Late last week, the Department of Labor and Industry (L&I) owned up to a decades-long error it made and has yet to rectify five years after it was discovered. It might be laughable if it wasn’t so irresponsible and disrespectful to Pennsylvania’s taxpayers and workers.
In case you missed it, between 2006 and 2016, the agency overcharged interest on money owed to it by people who received “fault overpayments.” These are payments that occurred as a result of the filer withholding or providing incorrect information that led to them receiving benefits for which they were not eligible. Bottom line: The department unknowingly made improper payments and then when the error was discovered, it overcharged interest on repayments. And though officials have known about it for five years, the department has yet to make it right with the people who were overcharged.
It’s really inexcusable for a state agency to behave this way.
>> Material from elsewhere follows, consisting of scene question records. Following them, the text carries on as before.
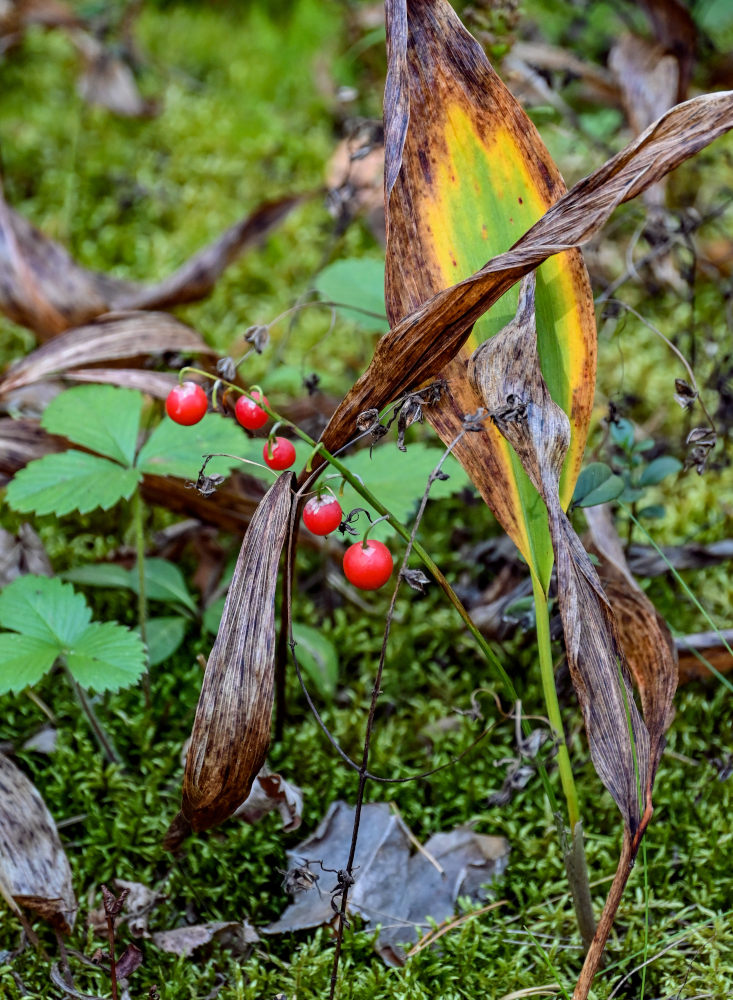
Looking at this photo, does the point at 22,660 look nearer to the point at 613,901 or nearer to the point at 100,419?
the point at 100,419

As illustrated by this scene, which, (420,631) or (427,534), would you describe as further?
(427,534)

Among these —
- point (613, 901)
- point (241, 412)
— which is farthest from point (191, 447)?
point (613, 901)

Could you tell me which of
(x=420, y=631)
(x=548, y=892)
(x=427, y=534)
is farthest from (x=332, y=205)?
(x=548, y=892)

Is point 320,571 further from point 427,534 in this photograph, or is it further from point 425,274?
point 425,274

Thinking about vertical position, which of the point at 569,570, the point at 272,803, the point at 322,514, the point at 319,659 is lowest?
the point at 272,803

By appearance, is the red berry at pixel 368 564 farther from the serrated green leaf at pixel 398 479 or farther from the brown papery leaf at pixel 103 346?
the brown papery leaf at pixel 103 346

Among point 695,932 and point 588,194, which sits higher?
point 588,194
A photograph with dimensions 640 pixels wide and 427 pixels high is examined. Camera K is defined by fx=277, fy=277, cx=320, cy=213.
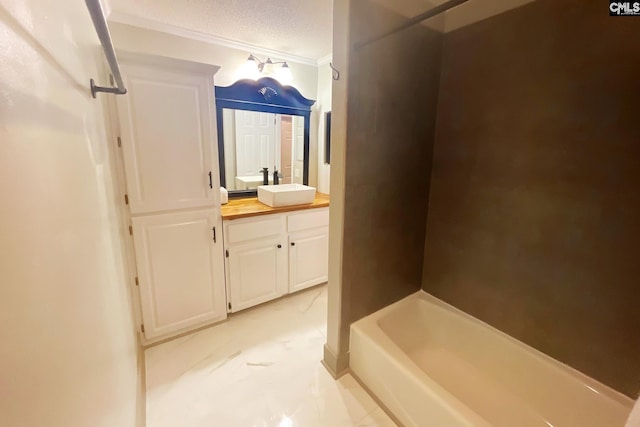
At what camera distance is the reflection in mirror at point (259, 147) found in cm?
259

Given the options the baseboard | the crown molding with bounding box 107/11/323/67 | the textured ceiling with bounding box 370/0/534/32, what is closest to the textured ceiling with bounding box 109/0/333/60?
the crown molding with bounding box 107/11/323/67

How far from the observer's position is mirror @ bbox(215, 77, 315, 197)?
8.33ft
But making improper payments is not an isolated occurrence in state government. And that’s why we have been working on a package of bills to protect taxpayers and prevent improper payments from occurring in the first place.
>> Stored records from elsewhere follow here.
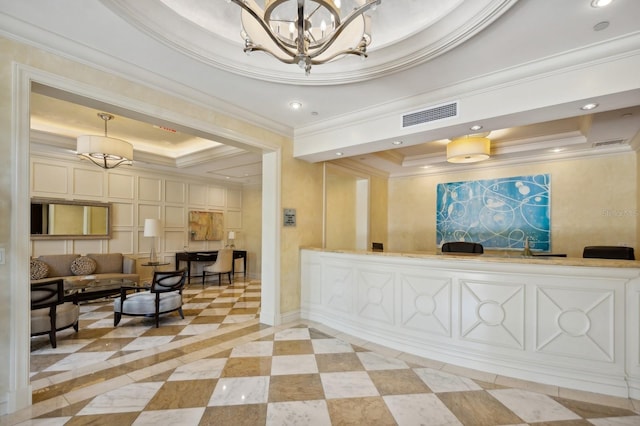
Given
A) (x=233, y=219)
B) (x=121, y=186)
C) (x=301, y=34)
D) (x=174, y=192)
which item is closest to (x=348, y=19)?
(x=301, y=34)

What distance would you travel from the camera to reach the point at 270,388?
2.70m

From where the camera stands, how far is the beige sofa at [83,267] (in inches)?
213

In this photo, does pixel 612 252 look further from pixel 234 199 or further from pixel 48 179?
pixel 48 179

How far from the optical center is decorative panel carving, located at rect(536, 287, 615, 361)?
2588mm

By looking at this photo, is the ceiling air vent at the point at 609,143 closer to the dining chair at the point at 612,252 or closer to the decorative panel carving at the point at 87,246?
the dining chair at the point at 612,252

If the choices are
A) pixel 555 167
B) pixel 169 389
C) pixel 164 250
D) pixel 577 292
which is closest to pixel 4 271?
pixel 169 389

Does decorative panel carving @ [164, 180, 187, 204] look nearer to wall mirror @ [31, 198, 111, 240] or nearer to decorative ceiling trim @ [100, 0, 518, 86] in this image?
wall mirror @ [31, 198, 111, 240]

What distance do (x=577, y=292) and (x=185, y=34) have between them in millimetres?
3993

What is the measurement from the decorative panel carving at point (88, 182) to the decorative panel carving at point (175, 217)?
4.79ft

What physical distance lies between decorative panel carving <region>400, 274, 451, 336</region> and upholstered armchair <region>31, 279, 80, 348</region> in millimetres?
3895

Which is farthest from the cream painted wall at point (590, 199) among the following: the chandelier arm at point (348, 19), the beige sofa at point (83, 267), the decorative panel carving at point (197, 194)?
the beige sofa at point (83, 267)

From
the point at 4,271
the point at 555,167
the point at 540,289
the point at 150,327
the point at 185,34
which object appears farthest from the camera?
the point at 555,167

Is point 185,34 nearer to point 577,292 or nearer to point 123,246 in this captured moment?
point 577,292

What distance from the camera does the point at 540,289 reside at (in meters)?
2.81
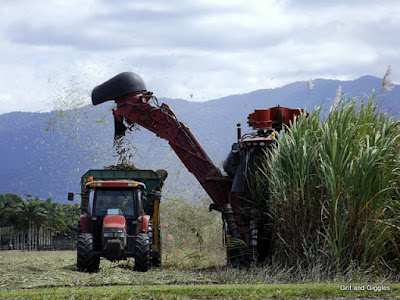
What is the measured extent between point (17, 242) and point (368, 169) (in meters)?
71.1

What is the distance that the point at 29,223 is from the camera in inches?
3046

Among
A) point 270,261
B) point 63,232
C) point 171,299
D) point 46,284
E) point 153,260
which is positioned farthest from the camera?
point 63,232

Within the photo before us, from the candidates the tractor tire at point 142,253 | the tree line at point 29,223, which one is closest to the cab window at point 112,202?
the tractor tire at point 142,253

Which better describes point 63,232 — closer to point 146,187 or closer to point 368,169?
point 146,187

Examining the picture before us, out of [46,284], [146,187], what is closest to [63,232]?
[146,187]

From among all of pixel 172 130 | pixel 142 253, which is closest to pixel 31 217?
pixel 172 130

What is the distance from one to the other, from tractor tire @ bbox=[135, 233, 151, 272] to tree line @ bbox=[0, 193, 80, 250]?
58939 mm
House Bill 104 would require state agencies to review their programs and expenditures, assess how susceptible they may be to improper payment, and address any risks to ultimately prevent such payments. The Office of the Budget would then be required to maintain this information on a publicly accessible website.
House Bill 108 would create a “do-not-pay” initiative to monitor improper payments across Commonwealth agencies. Specifically, any agency that makes payments by expending federal funds would be required to enter into a memorandum of understanding with the United States Treasury Department to join the federal do-not-pay program. Other states participating in do-not-pay initiatives have enjoyed significant savings. For example, Oregon saved $286 for every $1 it spent after enacting its do-not-pay law.
When improper payments do occur, House Bill 39 would help ensure we get that money back. It would require the Secretary of the Budget to establish a review schedule of a Commonwealth agency that has $50 million or more in payments to individuals, vendors or entities for improper payments and payment recovery by contracting with an auditor to perform a recovery audit.
Each of these bills earned approval in the state House and are awaiting action in the Senate.
The taxpayers of this Commonwealth – and in the case of unemployment compensation, the workers and employers of this Commonwealth – deserve a government that respects the value of their hard-earned money and handles it appropriately.
Overpaying, overcharging interest and paying out money that shouldn’t be paid out at all is simply unacceptable. We understand mistakes are sometimes made, and that is precisely why we have been pushing for our package of bills to help catch those mistakes … preferably before they happen! But we are also putting in place a mechanism to ensure any improper payments that do happen are recovered and returned to the state and, in turn, the taxpayers.